• **Exercise directions**
Which lines in the listing below contain the word "right"? Find each one and copy it out in full.

• **Data excerpts**
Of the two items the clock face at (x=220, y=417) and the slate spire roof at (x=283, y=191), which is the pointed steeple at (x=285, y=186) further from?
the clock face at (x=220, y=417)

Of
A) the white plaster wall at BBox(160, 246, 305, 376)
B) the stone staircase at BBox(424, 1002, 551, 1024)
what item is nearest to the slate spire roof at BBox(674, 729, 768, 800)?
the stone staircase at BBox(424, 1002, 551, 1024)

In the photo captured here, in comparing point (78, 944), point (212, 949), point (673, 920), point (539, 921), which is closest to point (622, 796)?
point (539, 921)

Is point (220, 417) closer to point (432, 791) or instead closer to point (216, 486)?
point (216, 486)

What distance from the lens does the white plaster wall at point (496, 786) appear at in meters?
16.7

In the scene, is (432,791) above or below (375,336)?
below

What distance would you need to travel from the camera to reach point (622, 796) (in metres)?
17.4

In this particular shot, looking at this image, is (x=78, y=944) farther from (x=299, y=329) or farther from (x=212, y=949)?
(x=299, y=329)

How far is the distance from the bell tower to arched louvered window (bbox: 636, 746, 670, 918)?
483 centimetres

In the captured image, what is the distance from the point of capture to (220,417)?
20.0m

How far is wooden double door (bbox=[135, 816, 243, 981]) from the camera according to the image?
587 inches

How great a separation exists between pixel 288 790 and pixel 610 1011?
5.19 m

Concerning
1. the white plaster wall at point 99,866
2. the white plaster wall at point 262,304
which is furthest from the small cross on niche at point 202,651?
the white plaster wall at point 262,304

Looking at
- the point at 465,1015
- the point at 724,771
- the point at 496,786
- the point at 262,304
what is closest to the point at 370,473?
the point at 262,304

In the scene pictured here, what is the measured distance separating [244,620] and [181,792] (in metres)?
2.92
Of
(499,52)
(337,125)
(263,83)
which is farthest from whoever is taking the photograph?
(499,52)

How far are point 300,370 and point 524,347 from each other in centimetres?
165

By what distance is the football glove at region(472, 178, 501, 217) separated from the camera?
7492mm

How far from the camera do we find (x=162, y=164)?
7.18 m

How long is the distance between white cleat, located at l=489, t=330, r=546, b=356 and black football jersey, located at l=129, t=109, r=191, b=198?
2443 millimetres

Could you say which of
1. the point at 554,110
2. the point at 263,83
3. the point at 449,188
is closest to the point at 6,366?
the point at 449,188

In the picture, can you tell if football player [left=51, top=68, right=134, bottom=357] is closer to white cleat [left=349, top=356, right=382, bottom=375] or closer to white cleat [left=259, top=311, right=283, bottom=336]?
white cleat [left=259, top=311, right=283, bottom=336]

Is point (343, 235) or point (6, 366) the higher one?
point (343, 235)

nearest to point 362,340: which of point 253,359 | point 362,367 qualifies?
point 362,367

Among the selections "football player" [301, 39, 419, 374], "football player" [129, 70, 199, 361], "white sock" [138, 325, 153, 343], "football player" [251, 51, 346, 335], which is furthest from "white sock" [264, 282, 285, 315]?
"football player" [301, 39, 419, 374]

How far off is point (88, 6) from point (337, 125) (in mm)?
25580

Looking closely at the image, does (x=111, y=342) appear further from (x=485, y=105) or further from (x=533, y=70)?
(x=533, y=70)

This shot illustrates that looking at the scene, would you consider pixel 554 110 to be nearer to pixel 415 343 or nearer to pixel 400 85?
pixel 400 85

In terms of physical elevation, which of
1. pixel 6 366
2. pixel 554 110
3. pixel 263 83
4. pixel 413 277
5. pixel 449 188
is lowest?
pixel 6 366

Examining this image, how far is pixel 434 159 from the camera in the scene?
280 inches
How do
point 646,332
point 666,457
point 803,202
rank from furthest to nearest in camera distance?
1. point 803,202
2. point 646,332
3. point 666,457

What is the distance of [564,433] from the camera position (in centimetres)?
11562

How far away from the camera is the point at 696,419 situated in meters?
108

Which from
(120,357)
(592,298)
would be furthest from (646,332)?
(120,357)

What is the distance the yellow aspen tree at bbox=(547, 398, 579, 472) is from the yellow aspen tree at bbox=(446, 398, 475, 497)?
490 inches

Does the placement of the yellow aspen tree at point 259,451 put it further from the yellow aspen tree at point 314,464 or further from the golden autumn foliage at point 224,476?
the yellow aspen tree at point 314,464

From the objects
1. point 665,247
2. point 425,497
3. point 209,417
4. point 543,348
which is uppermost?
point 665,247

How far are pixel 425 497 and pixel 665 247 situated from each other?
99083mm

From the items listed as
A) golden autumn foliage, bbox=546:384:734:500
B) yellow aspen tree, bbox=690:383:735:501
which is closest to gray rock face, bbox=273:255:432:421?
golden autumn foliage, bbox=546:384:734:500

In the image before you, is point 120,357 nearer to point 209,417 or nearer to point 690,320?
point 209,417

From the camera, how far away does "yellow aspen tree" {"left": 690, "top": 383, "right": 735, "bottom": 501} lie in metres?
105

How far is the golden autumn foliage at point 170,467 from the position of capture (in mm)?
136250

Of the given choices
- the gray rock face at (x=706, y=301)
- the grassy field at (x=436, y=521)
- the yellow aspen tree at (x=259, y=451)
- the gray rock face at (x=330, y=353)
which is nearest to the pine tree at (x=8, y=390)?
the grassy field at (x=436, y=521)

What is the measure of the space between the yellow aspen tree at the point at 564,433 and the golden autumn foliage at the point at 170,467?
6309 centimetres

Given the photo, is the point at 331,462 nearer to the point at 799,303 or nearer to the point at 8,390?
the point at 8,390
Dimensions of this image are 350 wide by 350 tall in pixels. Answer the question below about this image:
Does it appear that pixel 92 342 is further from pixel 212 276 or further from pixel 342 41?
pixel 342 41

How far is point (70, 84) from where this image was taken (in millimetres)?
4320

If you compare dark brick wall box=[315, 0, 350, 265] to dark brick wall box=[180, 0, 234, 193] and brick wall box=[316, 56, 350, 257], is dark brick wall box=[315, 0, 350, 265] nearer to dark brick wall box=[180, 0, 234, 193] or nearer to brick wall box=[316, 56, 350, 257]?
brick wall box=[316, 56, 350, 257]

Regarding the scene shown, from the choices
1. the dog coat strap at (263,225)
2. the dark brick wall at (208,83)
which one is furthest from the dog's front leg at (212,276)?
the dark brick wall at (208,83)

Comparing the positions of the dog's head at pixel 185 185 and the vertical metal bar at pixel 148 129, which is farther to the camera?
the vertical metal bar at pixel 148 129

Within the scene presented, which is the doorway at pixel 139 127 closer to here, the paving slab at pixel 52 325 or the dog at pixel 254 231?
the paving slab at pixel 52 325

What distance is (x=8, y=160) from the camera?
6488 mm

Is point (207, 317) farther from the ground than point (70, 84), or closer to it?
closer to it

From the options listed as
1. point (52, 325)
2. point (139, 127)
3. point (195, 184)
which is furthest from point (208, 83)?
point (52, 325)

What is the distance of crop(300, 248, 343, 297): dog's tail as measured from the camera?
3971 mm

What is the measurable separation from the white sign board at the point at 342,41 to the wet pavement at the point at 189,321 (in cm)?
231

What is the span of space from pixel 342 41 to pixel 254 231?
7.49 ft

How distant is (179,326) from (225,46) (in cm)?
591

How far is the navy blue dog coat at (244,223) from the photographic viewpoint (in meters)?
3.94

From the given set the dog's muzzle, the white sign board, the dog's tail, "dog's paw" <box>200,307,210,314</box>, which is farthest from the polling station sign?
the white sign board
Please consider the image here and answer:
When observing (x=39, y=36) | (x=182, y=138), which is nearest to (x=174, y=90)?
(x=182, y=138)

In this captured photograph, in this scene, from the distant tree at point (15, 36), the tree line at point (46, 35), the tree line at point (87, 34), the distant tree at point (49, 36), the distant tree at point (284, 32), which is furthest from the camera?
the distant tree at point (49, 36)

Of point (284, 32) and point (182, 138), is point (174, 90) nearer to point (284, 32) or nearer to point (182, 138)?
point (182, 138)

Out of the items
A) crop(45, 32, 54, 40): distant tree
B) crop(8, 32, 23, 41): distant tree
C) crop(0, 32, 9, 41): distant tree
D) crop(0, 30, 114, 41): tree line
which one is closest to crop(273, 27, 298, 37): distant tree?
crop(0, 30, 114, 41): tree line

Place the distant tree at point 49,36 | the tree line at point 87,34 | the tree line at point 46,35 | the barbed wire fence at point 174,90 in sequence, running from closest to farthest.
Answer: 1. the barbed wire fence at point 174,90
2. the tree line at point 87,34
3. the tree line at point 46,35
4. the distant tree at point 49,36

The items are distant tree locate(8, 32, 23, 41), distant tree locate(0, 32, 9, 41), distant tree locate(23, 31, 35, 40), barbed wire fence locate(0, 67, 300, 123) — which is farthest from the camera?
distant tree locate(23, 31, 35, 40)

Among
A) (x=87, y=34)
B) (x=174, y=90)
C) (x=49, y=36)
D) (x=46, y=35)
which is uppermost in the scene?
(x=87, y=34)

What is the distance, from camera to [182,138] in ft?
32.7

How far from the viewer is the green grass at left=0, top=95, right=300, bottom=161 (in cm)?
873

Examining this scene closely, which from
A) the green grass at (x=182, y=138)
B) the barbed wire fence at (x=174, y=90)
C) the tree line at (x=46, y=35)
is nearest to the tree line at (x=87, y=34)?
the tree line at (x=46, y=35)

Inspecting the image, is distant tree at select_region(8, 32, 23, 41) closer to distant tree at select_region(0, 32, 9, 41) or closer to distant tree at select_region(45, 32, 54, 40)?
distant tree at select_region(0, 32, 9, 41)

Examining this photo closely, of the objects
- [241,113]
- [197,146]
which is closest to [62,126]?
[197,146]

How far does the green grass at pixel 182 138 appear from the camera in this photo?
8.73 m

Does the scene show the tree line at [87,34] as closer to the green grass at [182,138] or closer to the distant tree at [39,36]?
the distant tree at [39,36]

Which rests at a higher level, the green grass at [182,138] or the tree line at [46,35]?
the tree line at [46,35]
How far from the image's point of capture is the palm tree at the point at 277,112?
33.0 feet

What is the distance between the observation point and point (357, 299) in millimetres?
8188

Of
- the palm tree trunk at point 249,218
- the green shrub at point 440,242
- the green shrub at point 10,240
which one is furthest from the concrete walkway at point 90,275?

• **Full solution**
In the picture, can you tell if football player [left=51, top=68, right=134, bottom=357] is closer to white cleat [left=349, top=356, right=382, bottom=375] or closer to white cleat [left=259, top=311, right=283, bottom=336]?
white cleat [left=259, top=311, right=283, bottom=336]
From the camera, how far away does "yellow aspen tree" {"left": 690, "top": 383, "right": 735, "bottom": 501} lie in metres?
How far from the viewer is the green grass at left=0, top=95, right=300, bottom=161 (in cm)?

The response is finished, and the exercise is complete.